A Nanterre, la police a tué. Jusqu’à quand, ces drames et ces victimes ?

By / Florian Dacheux /

Nahel M., 17 ans, a été abattu à bout portant par un policier motocycliste après un refus d’obtempérer, mardi 27 juin, dans le quartier de la préfecture, à Nanterre. « Exécuté », selon les termes d’une avocate de la famille. Le policier a été placé en détention provisoire ce jeudi 29 juin, quelques heures avant le départ de la marche blanche sur les lieux du drame, à l’appel de Mounia, sa maman.

A Nanterre, la police a tué. Jusqu’à quand, ces drames et ces victimes ?

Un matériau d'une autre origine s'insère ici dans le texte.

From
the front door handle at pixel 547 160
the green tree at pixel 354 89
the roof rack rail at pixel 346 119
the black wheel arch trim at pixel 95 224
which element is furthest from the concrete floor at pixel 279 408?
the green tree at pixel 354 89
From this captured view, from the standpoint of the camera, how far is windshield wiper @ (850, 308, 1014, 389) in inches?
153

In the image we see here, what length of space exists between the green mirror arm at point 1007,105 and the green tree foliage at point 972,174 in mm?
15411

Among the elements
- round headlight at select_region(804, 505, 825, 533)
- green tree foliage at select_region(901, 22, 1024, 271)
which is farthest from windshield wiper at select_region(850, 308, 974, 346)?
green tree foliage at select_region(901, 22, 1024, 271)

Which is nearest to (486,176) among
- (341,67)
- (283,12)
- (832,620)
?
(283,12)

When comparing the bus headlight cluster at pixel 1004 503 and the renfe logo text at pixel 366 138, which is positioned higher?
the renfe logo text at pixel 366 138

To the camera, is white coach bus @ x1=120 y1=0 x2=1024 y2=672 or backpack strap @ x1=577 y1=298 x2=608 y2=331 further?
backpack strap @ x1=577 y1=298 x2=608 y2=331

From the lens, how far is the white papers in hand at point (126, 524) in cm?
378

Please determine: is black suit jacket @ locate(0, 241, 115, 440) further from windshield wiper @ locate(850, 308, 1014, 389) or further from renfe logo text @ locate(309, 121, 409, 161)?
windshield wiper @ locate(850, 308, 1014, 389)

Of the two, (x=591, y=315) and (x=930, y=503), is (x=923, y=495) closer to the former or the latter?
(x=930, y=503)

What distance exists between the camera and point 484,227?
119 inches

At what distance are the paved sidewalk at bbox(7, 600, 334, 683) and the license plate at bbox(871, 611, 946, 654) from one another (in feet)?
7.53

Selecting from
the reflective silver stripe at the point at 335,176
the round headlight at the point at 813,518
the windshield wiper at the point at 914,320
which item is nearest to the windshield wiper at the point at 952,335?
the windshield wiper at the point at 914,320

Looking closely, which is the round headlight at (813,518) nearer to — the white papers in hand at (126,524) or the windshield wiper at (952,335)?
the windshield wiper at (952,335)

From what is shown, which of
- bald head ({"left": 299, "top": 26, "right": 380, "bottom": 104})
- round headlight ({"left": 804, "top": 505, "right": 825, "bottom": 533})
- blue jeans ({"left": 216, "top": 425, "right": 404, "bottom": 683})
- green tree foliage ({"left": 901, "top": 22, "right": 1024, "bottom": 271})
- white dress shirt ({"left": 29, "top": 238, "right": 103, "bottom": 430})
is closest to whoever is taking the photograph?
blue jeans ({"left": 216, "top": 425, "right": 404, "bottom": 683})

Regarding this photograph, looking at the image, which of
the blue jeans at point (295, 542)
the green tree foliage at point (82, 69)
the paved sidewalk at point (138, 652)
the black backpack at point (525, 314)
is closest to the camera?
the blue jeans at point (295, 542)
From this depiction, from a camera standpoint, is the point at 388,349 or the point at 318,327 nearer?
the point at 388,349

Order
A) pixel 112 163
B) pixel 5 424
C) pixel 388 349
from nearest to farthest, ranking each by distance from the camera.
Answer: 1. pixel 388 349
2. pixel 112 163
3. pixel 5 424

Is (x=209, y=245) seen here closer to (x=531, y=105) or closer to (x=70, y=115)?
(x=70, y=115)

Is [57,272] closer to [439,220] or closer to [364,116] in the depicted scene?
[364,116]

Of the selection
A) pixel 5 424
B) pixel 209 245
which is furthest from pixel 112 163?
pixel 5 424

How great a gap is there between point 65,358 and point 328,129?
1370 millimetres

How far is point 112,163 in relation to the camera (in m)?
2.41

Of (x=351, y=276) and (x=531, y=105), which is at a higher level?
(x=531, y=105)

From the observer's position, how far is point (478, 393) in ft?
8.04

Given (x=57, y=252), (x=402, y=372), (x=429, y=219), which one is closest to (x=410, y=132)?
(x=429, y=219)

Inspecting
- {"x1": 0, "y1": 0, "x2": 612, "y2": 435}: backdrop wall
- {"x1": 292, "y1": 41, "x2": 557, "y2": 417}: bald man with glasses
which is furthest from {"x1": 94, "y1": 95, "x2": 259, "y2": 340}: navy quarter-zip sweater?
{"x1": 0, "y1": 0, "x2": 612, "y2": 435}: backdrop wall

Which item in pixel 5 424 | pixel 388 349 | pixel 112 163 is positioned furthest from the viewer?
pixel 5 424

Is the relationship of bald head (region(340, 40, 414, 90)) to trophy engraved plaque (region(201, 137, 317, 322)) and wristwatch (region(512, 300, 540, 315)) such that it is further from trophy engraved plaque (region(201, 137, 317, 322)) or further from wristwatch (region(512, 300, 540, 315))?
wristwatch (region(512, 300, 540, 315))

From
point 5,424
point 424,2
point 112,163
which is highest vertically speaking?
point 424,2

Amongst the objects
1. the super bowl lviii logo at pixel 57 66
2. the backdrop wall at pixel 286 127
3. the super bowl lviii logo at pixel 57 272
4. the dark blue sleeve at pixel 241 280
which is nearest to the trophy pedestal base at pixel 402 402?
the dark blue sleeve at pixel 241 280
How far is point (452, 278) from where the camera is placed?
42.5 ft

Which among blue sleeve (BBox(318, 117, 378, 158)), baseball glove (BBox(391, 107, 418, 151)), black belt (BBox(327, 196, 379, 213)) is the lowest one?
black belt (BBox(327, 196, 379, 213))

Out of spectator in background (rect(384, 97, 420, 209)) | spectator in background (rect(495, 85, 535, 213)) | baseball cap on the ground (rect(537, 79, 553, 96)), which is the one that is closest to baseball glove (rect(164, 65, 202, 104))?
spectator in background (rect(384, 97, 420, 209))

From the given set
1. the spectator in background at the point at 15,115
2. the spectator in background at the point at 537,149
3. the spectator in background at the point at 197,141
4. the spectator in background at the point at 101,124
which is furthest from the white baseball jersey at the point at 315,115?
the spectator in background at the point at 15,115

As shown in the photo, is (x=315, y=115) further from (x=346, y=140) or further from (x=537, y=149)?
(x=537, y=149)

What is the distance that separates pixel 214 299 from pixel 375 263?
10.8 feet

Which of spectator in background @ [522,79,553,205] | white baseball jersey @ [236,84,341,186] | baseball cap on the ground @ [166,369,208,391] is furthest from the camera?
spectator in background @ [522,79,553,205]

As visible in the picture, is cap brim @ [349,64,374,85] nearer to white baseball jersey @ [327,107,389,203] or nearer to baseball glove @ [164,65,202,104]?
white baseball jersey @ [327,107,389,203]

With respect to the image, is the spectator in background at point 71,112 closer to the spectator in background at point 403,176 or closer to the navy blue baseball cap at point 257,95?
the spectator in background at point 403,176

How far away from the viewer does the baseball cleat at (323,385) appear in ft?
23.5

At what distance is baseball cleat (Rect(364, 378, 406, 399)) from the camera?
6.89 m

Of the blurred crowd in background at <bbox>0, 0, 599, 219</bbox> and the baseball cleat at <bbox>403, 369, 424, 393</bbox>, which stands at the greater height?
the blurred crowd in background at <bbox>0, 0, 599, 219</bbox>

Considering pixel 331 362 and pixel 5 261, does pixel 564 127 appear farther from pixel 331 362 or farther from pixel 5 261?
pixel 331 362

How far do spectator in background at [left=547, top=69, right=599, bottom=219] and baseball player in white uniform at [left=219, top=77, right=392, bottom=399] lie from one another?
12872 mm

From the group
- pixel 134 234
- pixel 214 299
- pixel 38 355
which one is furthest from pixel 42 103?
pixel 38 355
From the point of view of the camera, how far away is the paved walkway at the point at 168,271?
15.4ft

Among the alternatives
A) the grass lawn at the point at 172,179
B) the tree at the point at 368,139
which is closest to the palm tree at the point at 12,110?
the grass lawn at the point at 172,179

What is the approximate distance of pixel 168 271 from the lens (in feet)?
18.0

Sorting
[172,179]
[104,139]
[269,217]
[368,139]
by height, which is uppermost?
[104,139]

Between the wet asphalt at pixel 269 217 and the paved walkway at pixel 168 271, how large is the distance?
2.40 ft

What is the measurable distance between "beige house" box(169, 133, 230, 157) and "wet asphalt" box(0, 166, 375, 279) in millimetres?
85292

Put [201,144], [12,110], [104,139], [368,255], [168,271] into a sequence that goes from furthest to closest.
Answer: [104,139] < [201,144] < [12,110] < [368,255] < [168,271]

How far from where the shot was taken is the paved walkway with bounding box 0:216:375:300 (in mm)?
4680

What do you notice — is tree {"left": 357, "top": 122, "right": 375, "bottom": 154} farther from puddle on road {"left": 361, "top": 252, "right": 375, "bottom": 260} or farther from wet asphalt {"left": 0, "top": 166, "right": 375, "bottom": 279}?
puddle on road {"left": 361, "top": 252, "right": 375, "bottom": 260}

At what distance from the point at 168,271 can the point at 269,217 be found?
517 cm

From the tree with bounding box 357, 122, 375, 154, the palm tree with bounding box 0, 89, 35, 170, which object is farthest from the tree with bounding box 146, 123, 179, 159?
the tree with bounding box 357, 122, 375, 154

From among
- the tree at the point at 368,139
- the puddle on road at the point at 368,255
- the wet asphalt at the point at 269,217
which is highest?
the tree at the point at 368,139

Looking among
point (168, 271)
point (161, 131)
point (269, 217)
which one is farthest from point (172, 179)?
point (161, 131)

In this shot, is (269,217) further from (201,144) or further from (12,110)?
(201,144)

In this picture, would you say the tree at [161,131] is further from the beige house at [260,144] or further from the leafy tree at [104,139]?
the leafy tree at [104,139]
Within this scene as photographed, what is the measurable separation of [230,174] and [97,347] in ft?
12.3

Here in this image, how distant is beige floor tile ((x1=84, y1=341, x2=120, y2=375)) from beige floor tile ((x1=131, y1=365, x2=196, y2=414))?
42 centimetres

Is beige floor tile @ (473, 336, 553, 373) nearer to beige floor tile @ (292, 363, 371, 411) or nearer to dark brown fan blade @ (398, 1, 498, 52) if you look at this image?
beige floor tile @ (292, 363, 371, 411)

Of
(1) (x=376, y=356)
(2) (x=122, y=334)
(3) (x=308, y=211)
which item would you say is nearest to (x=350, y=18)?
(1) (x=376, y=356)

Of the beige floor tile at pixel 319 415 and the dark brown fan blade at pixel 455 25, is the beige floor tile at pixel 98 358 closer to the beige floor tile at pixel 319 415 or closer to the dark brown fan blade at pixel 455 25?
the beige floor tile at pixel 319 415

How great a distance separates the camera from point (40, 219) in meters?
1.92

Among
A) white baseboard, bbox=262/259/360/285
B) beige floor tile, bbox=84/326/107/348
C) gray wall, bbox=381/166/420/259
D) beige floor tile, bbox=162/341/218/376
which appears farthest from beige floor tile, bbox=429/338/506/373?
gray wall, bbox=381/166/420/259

Deux jours après la mort de Nahel M., 17 ans, abattu à bout portant par un policier motocycliste après un refus d’obtempérer, dans le quartier de la préfecture, à Nanterre, le parquet a annoncé ce jeudi 29 juin le placement en détention provisoire du policier en question. Le parquet estime que les conditions légales qui encadrent l’usage de l’arme ne sont pas réunies pour « expliquer » ce geste. Cette décision suffira-t-elle à réveiller la France face à la question raciale, toujours bien présente dans les rangs de ses forces de l’ordre ? On en doute sérieusement. Car, 18 ans après Zyed et Bouna, 7 ans après Adama Traoré, pour ne citer qu’eux, rien ne change. L’impression de revivre les mêmes drames, les mêmes marches blanches, les mêmes révoltes. « Une balle dans la tête… C’est toujours pour les mêmes qu’être en tort conduit à la mort », résume Mike Maignan, gardien noir de l’équipe de France de football, via ses réseaux sociaux. « J’aimerais comprendre pourquoi la gâchette semble beaucoup moins lourde quand il s’agit d’un certain type d’individus », a réagi pour sa part son coéquipier Aurélien Tchouaméni. Oui, les leçons de Clichy-sous-Bois en 2005 n’ont servi à rien… On repense alors au dernier roman du slameur Rouda qui, dans Les Mots nus, écrit ceci à propos de la mort d’un adolescent tué par un policier à Toulouse en décembre 1998 : « Toujours la même histoire. Une bavure dont on dit qu’elle n’en est pas une. Une jeunesse triste de colère. Une jeunesse qui n’a pas de mots pour définir sa peine. Des mots qui ne lui appartiennent plus, car la sémantique est une arme imparable entre les mains des puissants. Un meurtre commis pas un flic devient un acte de légitime défense. Les indignés deviennent des casseurs. Une bavure devient un accident. » Pourtant, depuis longtemps, des initiatives existent, coûte que coûte, pour réformer ce qui peut conduire au pire et créer un quotidien où la dite promesse républicaine reste bafouée. Lors d’un récent colloque, organisé par Espoir 18 à Paris, si des policiers étaient bien présents, l’institution avait, une fois de plus, refusé de venir réfléchir aux pistes en réflexion pour changer la donne.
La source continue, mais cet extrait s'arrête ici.